▸ **TEXT BLOCK**:

Lucero and Magali are travelling port to port looking for their husbands. Unsuccessful, they share their frustrations and ruminate on how they will get back at their husbands for leaving them.

Scene 2

Inside the hold of The Invincible, the two musicians complain to Captain Magallanes, asking him to let them off the ship. Describing the greatness and rhythm of the sea, the captain refuses to return the ship to shore. Soon he leaves and Ulises and Chucho discover large quantities of anchovies on the ship.

Scene 3

General García sits at his desk bragging to Guzmán about his brilliant plan. While announcing to the world that Salsipuedes is going to war with the Nazis, he is secretly planning to sell them vast amounts of anchovies for profit. General García and Guzmán celebrate.

Scenes 4 and 5

Tired and weak, Lucero and Magali arrive at Puerto Alegre only to discover that their husbands are not there. Feeling defeated, Lucero breaks down and cries at the prospect of becoming a widow. Magali comforts her and insists that they will find their husbands.

Scene 6

Inside Madame Colette’s bar, Ulises and Chucho wish only to be reunited with their wives. At another table, Madame Colette tells the captain that the Nazis will contact him that night and he will unload the anchovies the following day. Two young girls, La China and Orquídea, recognize Ulises and Chucho as being famous musicians and attempt to flirt with them. The captain announces that they will soon return home. The two girls beg the captain to let them join on the ship.

Scene 7

Lucero and Magali, searching for their husbands, run into La China and Orquídea just outside Madame Colette's bar. Asking if the ship carrying their husbands is at port, La China and Orquídea flirtatiously respond that Chucho and Ulises are expecting them. The wives, assuming infidelity, hide their anger and follow the two girls so that they can see their husbands.

Scene 8

Drunk, Ulises and Chucho stumble out of the bar. Singing only of their love for their wives, Madame Colette helps them board a small boat. The husbands begin rowing toward The Invincible.

▸ **RECORDS**:
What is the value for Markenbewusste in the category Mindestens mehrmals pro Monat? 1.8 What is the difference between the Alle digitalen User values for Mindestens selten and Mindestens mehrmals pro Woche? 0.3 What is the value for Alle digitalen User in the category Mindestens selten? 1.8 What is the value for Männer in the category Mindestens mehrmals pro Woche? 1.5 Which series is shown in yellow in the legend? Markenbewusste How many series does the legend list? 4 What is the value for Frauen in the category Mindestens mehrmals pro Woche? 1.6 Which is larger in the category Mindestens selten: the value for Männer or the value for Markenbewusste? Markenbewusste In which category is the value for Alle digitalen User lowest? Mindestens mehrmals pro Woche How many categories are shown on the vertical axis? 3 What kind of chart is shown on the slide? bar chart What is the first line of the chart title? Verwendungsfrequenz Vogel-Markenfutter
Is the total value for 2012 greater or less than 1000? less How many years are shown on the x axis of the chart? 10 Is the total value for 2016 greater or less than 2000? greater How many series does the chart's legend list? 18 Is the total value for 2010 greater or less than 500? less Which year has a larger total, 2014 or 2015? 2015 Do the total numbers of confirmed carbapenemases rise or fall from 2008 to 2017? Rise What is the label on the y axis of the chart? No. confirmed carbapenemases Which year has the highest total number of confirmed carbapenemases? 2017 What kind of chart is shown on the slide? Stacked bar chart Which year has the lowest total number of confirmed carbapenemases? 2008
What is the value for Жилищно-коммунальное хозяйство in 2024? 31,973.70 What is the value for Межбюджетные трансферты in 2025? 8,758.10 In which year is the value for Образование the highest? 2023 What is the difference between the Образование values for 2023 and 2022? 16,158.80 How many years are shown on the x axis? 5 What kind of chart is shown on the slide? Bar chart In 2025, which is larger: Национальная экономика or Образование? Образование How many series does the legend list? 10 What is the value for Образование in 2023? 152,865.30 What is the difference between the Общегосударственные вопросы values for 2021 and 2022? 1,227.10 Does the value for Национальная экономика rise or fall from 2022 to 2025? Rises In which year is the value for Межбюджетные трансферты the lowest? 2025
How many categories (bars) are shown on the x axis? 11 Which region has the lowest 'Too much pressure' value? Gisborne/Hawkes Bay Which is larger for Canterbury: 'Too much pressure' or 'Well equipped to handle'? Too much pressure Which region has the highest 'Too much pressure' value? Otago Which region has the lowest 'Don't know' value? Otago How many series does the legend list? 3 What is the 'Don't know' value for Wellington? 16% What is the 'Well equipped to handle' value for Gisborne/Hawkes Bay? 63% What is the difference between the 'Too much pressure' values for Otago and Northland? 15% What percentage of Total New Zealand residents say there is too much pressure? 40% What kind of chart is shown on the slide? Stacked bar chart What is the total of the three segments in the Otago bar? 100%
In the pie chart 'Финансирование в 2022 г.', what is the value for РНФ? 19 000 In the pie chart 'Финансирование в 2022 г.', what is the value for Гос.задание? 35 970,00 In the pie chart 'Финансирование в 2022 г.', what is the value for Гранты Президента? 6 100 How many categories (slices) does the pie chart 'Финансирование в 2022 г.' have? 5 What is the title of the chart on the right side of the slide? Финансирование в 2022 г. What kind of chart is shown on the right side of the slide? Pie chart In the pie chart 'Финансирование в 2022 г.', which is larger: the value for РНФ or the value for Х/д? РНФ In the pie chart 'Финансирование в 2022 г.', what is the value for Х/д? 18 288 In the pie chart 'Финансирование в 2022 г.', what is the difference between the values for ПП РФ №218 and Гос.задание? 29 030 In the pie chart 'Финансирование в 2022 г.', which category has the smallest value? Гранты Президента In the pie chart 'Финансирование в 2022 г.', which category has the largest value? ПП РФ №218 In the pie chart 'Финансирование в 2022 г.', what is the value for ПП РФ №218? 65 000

▸ **WORK ITEM**: Duplicate the full scene-by-scene plot synopsis word for word.

▸ **TASK ANSWER**:
Lucero and Magali are travelling port to port looking for their husbands. Unsuccessful, they share their frustrations and ruminate on how they will get back at their husbands for leaving them.

Scene 2

Inside the hold of The Invincible, the two musicians complain to Captain Magallanes, asking him to let them off the ship. Describing the greatness and rhythm of the sea, the captain refuses to return the ship to shore. Soon he leaves and Ulises and Chucho discover large quantities of anchovies on the ship.

Scene 3

General García sits at his desk bragging to Guzmán about his brilliant plan. While announcing to the world that Salsipuedes is going to war with the Nazis, he is secretly planning to sell them vast amounts of anchovies for profit. General García and Guzmán celebrate.

Scenes 4 and 5

Tired and weak, Lucero and Magali arrive at Puerto Alegre only to discover that their husbands are not there. Feeling defeated, Lucero breaks down and cries at the prospect of becoming a widow. Magali comforts her and insists that they will find their husbands.

Scene 6

Inside Madame Colette’s bar, Ulises and Chucho wish only to be reunited with their wives. At another table, Madame Colette tells the captain that the Nazis will contact him that night and he will unload the anchovies the following day. Two young girls, La China and Orquídea, recognize Ulises and Chucho as being famous musicians and attempt to flirt with them. The captain announces that they will soon return home. The two girls beg the captain to let them join on the ship.

Scene 7

Lucero and Magali, searching for their husbands, run into La China and Orquídea just outside Madame Colette's bar. Asking if the ship carrying their husbands is at port, La China and Orquídea flirtatiously respond that Chucho and Ulises are expecting them. The wives, assuming infidelity, hide their anger and follow the two girls so that they can see their husbands.

Scene 8

Drunk, Ulises and Chucho stumble out of the bar. Singing only of their love for their wives, Madame Colette helps them board a small boat. The husbands begin rowing toward The Invincible.